Hittner, Arthur D.,"A Regionalist Masterpiece Deconstructed: Unraveling the Mysteries behind a 1939 Society Portrait," Fine Art Connoisseur, November/ December, 2008, p. 75; Enduring America (catalogue); Speer, George V. and Arthur D. Hittner, "Enduring America: The Collection of Art & Peggy Hittner," American Art Review, June, 2015, p. 84.

References:

Hittner, Arthur D.,"A Regionalist Masterpiece Deconstructed: Unraveling the Mysteries behind a 1939 Society Portrait," Fine Art Connoisseur, November/ December, 2008, p. 74-76; Sarni, Elena, "Man Sings of Man: Umberto Romano 1906-1982" (essay in brochure accompanying retrospective exhibition at Cape Ann Historical Museum, Gloucester, Massachusetts, October 7, 2006 - January 31, 2007); Pagano, Grace, Contemporary American Painting: The Encyclopaedia Britannica Collection (Duell, Sloan and Pearce, 1945).

GIVEN RECORDS
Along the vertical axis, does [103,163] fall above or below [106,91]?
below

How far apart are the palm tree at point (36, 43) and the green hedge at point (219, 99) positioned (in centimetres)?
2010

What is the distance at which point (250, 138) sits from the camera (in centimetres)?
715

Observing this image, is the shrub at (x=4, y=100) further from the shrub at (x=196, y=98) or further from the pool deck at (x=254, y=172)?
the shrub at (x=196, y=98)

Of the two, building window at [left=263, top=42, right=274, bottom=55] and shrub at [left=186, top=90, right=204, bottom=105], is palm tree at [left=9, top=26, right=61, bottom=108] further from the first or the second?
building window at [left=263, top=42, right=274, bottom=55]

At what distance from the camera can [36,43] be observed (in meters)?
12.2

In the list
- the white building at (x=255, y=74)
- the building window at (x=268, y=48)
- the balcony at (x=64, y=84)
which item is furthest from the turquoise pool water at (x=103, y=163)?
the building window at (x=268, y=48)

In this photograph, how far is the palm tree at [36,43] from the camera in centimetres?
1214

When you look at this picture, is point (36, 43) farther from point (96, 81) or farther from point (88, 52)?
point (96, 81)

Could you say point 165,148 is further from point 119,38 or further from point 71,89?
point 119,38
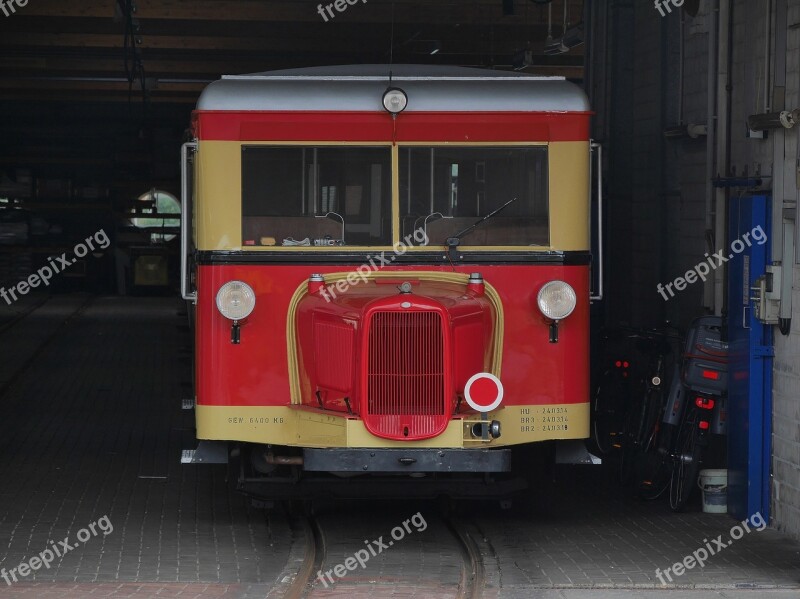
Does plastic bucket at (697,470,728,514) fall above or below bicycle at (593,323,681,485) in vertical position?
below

...

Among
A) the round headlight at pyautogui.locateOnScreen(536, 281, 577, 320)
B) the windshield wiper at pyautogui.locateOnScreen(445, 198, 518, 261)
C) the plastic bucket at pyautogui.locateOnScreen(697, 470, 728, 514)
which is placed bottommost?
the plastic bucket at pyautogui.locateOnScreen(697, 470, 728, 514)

PROBLEM
In the reference list, where was the Umberto Romano retrospective exhibition held?

SOLUTION BELOW
At the Cape Ann Historical Museum in Gloucester, Massachusetts.